La voix n’a pas seule ce pouvoir de variation émotionnelle : Hugo rend aux accessoires leur rôle catalyseur dans l’économie théâtrale. L’utilisation de la lettre démontre son habileté à doter un objet de l’ambiguïté habituellement propre à un personnage : le billet sybillin précipite à la fois le désespoir de Ruy Blas, qui comprend trop tard la préméditation de son maître (v. 11), et chez la reine la volonté de prouver son amour en risquant sa personne (v. 23-25). À ce quiproquo maintenu par Ruy Blas, s’ajoute le dévoilement spectaculaire de Don Salluste : le masque provoque en un instant un surcroît de tension dramatique, en mettant brutalement les protagonistes face à leur destin.
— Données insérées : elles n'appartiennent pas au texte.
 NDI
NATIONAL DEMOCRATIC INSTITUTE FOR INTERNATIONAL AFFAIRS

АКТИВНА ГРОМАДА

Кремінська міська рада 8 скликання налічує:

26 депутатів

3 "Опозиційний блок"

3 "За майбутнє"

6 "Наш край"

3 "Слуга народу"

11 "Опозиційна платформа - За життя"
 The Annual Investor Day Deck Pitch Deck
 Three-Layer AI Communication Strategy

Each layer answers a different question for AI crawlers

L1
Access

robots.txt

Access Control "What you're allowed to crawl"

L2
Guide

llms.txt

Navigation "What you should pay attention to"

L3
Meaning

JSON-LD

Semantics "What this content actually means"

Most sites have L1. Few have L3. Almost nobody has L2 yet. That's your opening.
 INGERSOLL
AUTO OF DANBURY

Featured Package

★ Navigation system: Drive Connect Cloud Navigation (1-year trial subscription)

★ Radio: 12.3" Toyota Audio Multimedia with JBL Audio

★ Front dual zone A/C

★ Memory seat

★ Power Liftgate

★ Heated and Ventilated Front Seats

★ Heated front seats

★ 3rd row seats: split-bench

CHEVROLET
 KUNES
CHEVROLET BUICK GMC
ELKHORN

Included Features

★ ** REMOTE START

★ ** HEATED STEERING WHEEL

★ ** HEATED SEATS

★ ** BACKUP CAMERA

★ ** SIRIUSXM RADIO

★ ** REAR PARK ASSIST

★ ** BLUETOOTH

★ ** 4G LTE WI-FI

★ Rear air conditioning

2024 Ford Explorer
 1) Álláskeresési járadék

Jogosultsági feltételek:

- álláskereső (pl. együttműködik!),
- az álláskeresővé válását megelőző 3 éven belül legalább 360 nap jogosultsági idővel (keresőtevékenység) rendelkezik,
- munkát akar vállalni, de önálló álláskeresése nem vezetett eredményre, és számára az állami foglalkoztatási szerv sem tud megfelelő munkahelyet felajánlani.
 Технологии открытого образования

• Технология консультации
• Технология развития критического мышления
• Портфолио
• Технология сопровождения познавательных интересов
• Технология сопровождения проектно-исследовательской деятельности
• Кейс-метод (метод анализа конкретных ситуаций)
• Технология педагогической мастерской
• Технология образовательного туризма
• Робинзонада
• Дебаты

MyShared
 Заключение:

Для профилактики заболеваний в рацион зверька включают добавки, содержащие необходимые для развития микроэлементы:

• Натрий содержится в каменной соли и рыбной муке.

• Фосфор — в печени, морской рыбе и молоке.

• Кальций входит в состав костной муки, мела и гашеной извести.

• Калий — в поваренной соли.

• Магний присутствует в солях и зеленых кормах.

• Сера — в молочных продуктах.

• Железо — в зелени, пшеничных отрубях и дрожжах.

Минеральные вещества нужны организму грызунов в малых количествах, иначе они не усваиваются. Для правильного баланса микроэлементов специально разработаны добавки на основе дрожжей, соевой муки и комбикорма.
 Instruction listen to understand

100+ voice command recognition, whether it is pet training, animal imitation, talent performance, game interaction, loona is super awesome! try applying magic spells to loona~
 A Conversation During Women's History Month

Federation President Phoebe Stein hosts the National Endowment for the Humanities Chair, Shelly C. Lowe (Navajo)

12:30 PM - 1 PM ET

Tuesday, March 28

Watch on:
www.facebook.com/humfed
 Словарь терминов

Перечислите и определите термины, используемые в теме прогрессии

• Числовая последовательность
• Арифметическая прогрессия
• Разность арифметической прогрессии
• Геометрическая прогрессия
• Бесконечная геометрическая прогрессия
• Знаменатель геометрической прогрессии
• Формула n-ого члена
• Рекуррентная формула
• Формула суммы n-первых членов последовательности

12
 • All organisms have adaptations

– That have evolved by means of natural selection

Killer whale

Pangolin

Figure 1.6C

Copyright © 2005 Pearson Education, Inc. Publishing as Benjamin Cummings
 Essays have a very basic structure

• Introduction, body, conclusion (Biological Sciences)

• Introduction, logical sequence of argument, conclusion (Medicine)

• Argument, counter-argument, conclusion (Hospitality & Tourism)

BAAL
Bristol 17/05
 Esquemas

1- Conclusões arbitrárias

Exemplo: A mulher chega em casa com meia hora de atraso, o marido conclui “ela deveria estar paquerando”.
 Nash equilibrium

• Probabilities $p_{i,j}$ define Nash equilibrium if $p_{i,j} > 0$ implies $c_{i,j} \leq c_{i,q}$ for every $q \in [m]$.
3. Les lois antagonistes de l’amour et de la société

Hugo insiste plusieurs fois dans sa préface sur la dualité qu’incarnent les deux amants, tiraillés entre un sentiment et une fonction (amour-royauté, amour-servitude). Le piège satanique de Don Salluste joue de cette contradiction entre la rigidité des rôles sociaux, surtout dans une monarchie, et la valeur subversive de la passion amoureuse, qui rend égaux les êtres humains, le temps d’un coup de foudre. La combinaison de la frustration sentimentale de la reine, délaissée par un roi solitaire, avec le noble tempérament du valet, remplissant non sans brio son rôle de chevalier-servant, aboutit à un couple inconcevable selon les normes hiérarchisées du XVIIe siècle espagnol, mais à un couple parfait selon les idéaux démocratiques du dramaturge. Il exprime sa conviction que la passion peut transcender les barrières sociales, en systématisant l’emploi d’un tutoiement d’intimité, indice récurrent (v. 3, 31-42) d’une proximité amoureuse qui relègue toute fonction sociale à l’arrière-plan. Mais le pouvoir du traître est justement celui de réactiver cette identité sociale momentanément étouffée, et de révéler ainsi la double faute commise par la reine : à la fin de cette scène, elle se sait convaincue d’adultère, et elle ploiera bientôt sous la menace d’une déchéance sociale, à cause de son amour pour un valet. Ces sortes de péripéties morales viennent doubler les rebondissements de l’action dramatique et multiplier leur effet, par une espèce de chambre d’échos spirituelle.